Although amplification/overexpression is the predominant mechanism for the oncogenic properties of MDM2, an increasing number of MDM2 somatic missense mutations were identified in cancer patients with the recent advances in sequencing technology. Here, we characterized an MDM2 cancer-associated mutant variant W329G identified from patient samples that contain a wild-type p53 gene. We found that the MDM2 W329G mutant was resistant to the inhibitory effect of ribosomal protein L11 (RPL11) on MDM2-mediated p53 ubiquitination and degradation, in line with its defect on RPL11 binding.
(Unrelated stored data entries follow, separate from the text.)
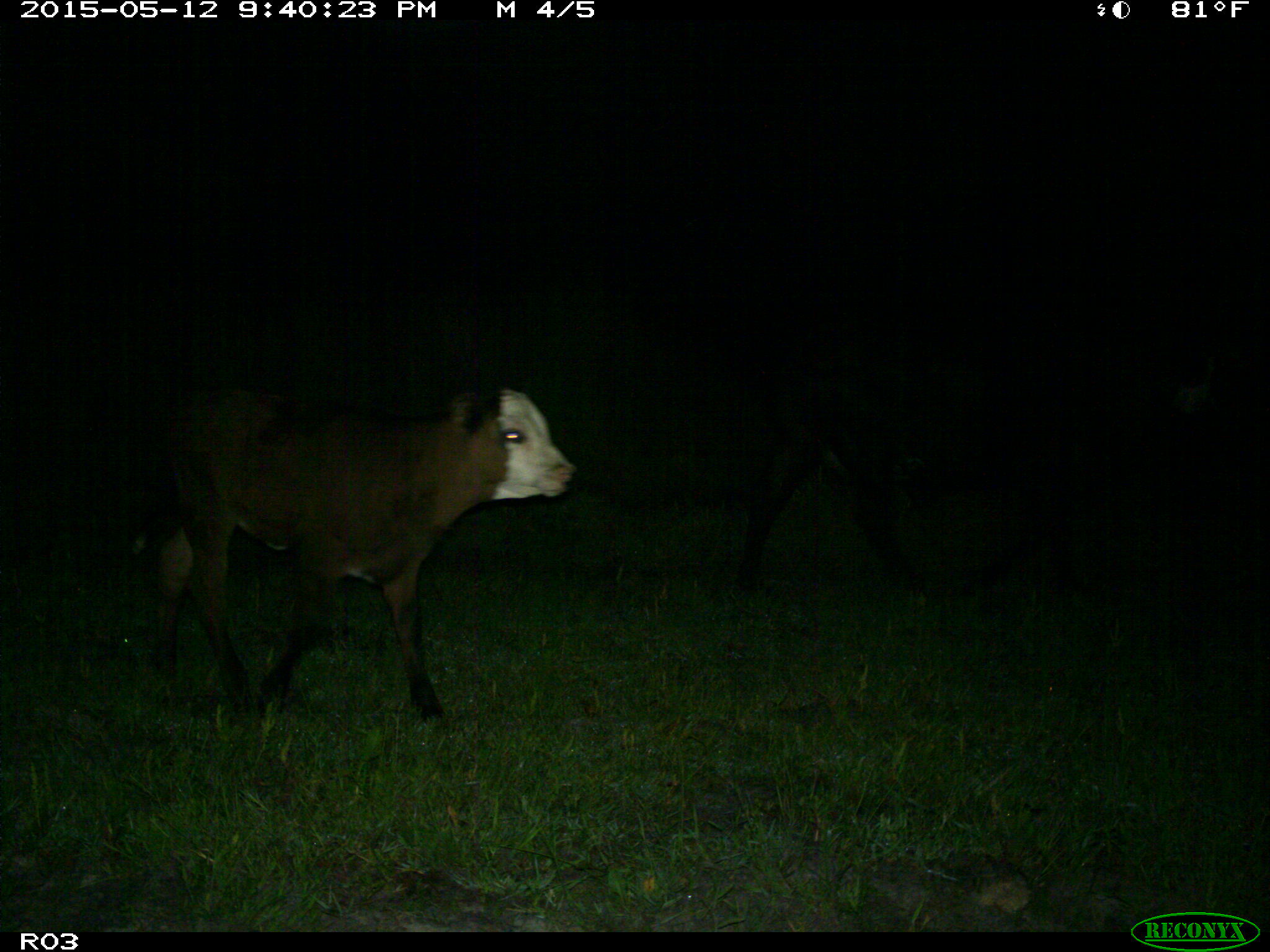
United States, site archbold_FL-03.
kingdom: Animalia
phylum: Chordata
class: Mammalia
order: Artiodactyla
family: Bovidae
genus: Bos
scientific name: Bos taurus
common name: domestic cow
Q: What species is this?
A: Bos taurus (domestic cow).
Using isogenic U2OS cells with or without endogenous mdm2 W329G mutation, we demonstrated that the expression of classic p53 targets induced by ribosomal stress signals was reduced in mutant cells. RNA-seq analysis revealed that upon 5-FU treatment, the p53 response was significantly impaired. Also, the 5-FU-mediated repression of genes in cell cycle progression and DNA replication was diminished in W329G mutant-containing cells. Physiologically, U2OS W329G cells were more resistant to cell growth inhibition induced by ribosomal stress and exhibited higher glycolytic rates upon 5-FU treatment. Together, our data indicated that cancer-associated MDM2 W329G mutant attenuates ribosomal stress-mediated p53 responses to promote cell survival and glycolysis. Overall design: To investigate the effect of MDM2 W329G mutation in p53 regulation, we established isogenic U2OS wild-type and MDM2 W329G cells using Crispr/Cas9-based genome editing. We then performed gene expression profiling analysis using data obtained from RNA-seq of 4 different cells treated with DMSO or 5-FU (50 µM) for 24 hours. Two independent experiments were performed and RNA-seq data were generated by two different vendors. Comparative gene expression profilling analysis of RNA-seq data were carried out between 5-FU treated U2OS wild-type and MDM2 W329G cells as well as DMSO treated U2OS wild-type and MDM2 W329G cells.